ЧТО СДЕЛАТЬ:
A – Переведите на английский это предложение из отрывка о писательском труде: «Во время работы надо забыть обо всем и писать как бы для себя или для самого дорогого человека на свете».
B – Подхватите отрывок о писательском труде и продолжите его после последнего предложения.

ОТРЫВОК СО СТРАНИЦЫ:
------------------------------------
– Благословляю!
Так впервые я убедился в том, то главное для писателя – это с наибольшей полнотой и щедростью выразить себя в любой вещи, даже в таком маленьком рассказе, и тем самым выразить свое время и свой народ. В этом выражении себя ничто не должно сдерживать писателя – ни ложный стыд перед читателями, ни страх повторить то, что уже было сказано (но по-иному) другими писателями, ни оглядка на критиков и редактора.
Во время работы надо забыть обо всем и писать как бы для себя или для самого дорогого человека на свете.
Нужно дать свободу своему внутреннему миру, открыть для него все шлюзы и вдруг с изумлением увидеть, что в твоем сознании заключено гораздо больше мыслей, чувств и поэтической силы, чем ты предполагал.
Творческий процесс в самом своем течении приобретает новые качества, усложняется и богатеет.
------------------------------------
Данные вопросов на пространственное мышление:

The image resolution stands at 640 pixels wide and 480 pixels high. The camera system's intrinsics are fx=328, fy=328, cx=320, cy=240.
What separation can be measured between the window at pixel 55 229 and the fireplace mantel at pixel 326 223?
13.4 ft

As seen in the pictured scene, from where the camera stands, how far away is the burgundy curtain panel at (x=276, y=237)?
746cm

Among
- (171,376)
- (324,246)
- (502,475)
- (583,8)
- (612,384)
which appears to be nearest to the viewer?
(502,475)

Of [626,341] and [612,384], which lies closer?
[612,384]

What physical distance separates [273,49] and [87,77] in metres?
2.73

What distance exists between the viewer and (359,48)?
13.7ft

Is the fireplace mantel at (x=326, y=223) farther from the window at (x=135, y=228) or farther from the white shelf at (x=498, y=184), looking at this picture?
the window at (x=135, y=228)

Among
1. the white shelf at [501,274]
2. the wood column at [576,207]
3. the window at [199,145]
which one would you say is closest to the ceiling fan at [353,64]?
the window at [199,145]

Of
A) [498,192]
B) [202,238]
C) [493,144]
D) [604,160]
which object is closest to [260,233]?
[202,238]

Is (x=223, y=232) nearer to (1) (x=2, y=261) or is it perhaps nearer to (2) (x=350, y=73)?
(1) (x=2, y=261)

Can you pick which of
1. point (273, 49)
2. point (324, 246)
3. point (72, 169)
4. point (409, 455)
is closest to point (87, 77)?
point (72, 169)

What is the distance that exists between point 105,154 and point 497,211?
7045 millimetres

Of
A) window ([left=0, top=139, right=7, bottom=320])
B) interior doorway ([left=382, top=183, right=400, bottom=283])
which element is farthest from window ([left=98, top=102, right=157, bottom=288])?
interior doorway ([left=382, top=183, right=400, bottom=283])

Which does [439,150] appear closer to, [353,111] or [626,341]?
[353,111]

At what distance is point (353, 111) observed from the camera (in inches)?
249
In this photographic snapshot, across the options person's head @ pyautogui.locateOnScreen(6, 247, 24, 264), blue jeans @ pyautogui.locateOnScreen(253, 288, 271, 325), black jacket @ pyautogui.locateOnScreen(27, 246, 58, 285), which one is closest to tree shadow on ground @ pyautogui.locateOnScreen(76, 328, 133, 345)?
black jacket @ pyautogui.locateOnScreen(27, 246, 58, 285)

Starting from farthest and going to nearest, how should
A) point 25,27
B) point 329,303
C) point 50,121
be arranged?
------------------------------------
ОТВЕТЫ ПО ЗАДАНИЯМ:
A – While working, you have to forget about everything and write as if for yourself or for the person dearest to you in the world.

B –
Это похоже на весну в природе. Солнечная теплота неизменна. Но она растапливает снег, нагревает воздух, почву и деревья. Земля наполняется шумом, плеском, игрой капель и талых вод – тысячами признаков весны, тогда как, повторяю, солнечная теплота остается неизменной.
Так и в творчестве. Сознание остается неизменным в своей сущности, но вызывает во время работы вихри, потоки, каскады новых мыслей и образов, ощущений и слов. Поэтому иногда человек сам удивляется тому, что написал.
Писателем может быть только тот, у кого есть что сказать людям нового, значительного и интересного, тот человек, который видит многое, чего остальные не замечают.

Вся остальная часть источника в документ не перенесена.